IV. Appellate Review of Trial Court Decisions on Undertakings/Stays


NOTE: This document originally contained references to sample documents, which we made available to attorneys who attended the program. We cannot provide those documents to non-lawyers who visit this website.


I. Purpose of the Undertaking Requirement

The filing of a notice of appeal does not automatically stay enforcement of the trial court judgment(s). ORS 19.330 (filing of notice of appeal does not automatically stay judgment.) The purpose of the requirement that appellants post an undertaking, or bond, is to secure the prevailing party's judgment and appellate costs and stay execution of the judgment pending appeal. As you explain the undertaking requirements to your client, it helps to gently remind them that they lost at the trial court level and now the other side has a judgment against them.
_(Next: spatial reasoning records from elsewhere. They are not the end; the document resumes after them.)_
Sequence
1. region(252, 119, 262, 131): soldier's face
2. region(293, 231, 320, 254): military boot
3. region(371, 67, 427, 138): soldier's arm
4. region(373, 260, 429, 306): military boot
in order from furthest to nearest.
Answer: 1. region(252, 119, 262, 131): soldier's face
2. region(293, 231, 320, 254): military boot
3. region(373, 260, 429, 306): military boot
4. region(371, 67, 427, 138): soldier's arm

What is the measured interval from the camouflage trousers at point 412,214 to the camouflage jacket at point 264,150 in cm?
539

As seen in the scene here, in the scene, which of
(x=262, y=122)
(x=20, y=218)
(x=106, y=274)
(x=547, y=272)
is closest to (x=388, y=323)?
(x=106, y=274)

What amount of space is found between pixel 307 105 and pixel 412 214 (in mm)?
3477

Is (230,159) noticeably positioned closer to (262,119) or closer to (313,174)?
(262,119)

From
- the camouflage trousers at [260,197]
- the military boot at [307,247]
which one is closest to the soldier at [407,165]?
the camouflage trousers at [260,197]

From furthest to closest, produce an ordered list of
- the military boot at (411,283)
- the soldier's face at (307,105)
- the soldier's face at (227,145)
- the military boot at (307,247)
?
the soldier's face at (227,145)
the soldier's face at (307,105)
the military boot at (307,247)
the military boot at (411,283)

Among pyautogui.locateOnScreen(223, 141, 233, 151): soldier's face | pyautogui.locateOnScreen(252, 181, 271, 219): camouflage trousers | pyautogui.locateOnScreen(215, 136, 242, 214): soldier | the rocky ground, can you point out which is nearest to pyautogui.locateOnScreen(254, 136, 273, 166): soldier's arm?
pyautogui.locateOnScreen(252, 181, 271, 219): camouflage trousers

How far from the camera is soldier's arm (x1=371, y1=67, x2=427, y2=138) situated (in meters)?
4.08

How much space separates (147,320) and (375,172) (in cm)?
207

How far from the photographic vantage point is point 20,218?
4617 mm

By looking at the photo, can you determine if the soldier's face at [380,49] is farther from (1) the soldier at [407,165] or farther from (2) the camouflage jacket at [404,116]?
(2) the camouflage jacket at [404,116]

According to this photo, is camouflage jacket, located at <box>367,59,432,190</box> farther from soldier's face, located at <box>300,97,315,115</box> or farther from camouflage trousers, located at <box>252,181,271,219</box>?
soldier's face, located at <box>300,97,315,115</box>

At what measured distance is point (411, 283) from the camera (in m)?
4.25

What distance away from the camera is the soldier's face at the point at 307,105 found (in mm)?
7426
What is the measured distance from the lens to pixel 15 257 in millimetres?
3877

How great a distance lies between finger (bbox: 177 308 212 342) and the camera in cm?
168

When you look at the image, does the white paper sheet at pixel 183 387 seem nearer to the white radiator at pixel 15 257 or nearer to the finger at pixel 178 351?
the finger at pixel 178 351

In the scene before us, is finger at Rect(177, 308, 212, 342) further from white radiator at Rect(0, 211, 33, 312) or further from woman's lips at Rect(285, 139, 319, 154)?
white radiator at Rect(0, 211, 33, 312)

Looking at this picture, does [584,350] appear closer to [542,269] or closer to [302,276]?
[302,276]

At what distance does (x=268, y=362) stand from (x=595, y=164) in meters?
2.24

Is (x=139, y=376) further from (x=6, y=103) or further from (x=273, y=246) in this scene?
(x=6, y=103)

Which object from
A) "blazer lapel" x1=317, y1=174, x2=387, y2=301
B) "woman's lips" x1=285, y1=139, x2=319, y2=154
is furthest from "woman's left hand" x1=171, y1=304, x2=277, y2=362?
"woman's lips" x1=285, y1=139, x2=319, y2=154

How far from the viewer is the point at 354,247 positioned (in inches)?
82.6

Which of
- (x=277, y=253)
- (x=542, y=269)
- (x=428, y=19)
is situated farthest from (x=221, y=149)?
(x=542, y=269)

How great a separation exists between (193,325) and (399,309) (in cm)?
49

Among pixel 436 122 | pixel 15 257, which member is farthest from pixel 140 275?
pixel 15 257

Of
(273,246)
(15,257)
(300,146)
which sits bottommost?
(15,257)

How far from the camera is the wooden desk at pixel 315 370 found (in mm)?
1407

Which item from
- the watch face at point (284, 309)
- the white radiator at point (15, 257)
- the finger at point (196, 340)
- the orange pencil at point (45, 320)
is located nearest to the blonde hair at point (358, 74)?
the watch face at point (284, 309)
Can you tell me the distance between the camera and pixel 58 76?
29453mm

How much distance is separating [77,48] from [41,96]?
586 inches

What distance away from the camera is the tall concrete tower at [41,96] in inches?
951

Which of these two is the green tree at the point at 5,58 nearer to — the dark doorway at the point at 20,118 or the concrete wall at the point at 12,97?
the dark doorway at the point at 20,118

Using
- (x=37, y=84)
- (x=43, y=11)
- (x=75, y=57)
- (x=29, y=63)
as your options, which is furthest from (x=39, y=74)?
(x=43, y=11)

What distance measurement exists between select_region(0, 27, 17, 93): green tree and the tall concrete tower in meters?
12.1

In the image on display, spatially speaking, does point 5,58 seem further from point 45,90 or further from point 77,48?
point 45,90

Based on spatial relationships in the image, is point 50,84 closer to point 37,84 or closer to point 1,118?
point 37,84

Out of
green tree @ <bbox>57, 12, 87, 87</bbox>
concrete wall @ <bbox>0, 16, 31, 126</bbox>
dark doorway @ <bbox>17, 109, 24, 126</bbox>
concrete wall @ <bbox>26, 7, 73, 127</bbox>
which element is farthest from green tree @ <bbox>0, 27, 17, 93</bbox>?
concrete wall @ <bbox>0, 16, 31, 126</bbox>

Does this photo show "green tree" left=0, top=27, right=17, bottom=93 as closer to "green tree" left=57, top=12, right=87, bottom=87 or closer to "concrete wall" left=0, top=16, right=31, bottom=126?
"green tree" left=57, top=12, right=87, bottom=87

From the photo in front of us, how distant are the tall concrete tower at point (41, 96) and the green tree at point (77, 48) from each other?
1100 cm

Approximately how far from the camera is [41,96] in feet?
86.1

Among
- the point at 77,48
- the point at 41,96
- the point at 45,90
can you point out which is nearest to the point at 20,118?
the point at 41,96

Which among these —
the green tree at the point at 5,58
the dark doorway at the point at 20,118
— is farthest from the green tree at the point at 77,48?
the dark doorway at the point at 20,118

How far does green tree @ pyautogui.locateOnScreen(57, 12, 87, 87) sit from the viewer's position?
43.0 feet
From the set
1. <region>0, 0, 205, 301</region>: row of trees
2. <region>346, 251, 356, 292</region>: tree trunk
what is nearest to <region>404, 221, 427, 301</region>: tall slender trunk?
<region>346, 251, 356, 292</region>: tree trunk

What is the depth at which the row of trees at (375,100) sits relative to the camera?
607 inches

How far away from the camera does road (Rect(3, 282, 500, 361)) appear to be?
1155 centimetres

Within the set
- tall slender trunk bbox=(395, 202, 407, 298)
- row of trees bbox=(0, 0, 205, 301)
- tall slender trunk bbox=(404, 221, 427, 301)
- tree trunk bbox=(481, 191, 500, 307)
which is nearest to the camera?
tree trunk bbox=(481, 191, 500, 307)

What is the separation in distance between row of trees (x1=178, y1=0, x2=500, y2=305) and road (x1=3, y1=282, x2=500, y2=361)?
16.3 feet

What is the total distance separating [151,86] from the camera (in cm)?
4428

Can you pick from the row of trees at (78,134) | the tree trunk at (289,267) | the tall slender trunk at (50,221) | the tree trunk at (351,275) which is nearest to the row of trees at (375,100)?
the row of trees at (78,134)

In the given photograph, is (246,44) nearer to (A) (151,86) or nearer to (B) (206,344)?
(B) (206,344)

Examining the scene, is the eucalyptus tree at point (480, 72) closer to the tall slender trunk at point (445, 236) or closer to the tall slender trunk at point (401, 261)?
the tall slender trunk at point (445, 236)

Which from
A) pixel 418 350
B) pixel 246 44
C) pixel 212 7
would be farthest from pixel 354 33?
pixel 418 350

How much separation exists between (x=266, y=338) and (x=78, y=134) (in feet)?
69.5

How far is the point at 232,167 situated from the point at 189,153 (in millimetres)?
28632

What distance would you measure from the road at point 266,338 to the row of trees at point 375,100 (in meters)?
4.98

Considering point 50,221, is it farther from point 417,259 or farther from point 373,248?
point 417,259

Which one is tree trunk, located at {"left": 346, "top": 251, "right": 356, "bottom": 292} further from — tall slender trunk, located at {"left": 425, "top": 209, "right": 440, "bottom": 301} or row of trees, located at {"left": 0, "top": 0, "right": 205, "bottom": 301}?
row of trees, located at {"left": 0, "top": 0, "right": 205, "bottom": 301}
That judgment is enforceable and may be executed until it is reversed on appeal or stayed pending appeal. See ORS 18.252 (judgment is enforceable upon entry) and ORS 19.300 -360 regarding undertakings and stays pending appeal.

In order to stay enforcement of the trial court judgment the appellant must post adequate security, see ORS 19.335 (supersedeas undertaking acts to stay judgment pending appeal), obtain a discretionary stay of enforcement from the trial court or the Court of Appeals, see ORS 19.350 and. 360, or reach an agreement with respondent staying execution, see ORS 19.310 (written stipulation to waive or limit undertaking).

There is no rule against creativity here. If you can devise a method for securing the judgment that satisfies the other side, the parties can so stipulate. ORS 19.310. Creativity in this area can save your client a great deal of money—try thinking outside the box.

II. Securing Costs that might be Awarded on Appeal

Undertaking for Costs: $500, 14 days.

All appellants must post a minimum $500 undertaking for costs. ORS 19.300(1). This bond secures the respondent's costs on appeal. Generally speaking, the respondent's costs on appeal are quite low (appearance fee, prevailing party fee, and cost of making required number of copies of the brief, etc.) The cost bond must be filed with the trial court administrator within 14 days of filing the notice of appeal and must be served on the opposing party in the manner described in ORCP 9B. Objections the undertaking for costs must be filed within 14 days. ORS 19.305(3) (this 14 day deadline is notwithstanding the 10 day deadline in ORCP 82 F).

In deciding whether to require an alternative amount for the cost bond, the trial court may not include interest that will accrue on the underlying judgment, as that is only appropriate for bonds intended to stay execution of the judgment. Computer Concepts Profit Sharing Plan v. Brandt, 123 Or App 42, 46-47 (1993). The trial court may, however, include the 10% penalty that could be awarded for an appeal taken without probably cause under ORS 19.445. Fleming Companies, Inc., v. Hamilton, 149 Or App 760, 764-64 (1997).

The Court of Appeals may dismiss an appeal for failure to file a cost bond. See ORAP 7.40. The respondent must give the appellant 7 days notice, written or oral, before filing a motion to dismiss the appeal for failure to file a cost bond, ORAP 7.40, and should state in the motion how respondent has been prejudiced by appellant's failure to timely file a cost bond. Responding to such a motion by filing a cost bond is not, in itself, sufficient, and appellant should explain why it failed to file a timely cost bond. Id. Generally speaking, the Court of Appeals will not dismiss an appeal for failure to timely file a cost bond unless prejudice to respondent is shown.

Two Common Methods

Post the Money. There are two common methods for posting a cost bond. The easiest method is to have your client write a $500 check on a National Bank and deposit that check with the trial court administrator. See ORS 22.020. A document entitled Cost Bond on Appeal (or something similar) should be filed in connection with depositing that check. The form should have a line for the trial court to sign in approving the cost bond.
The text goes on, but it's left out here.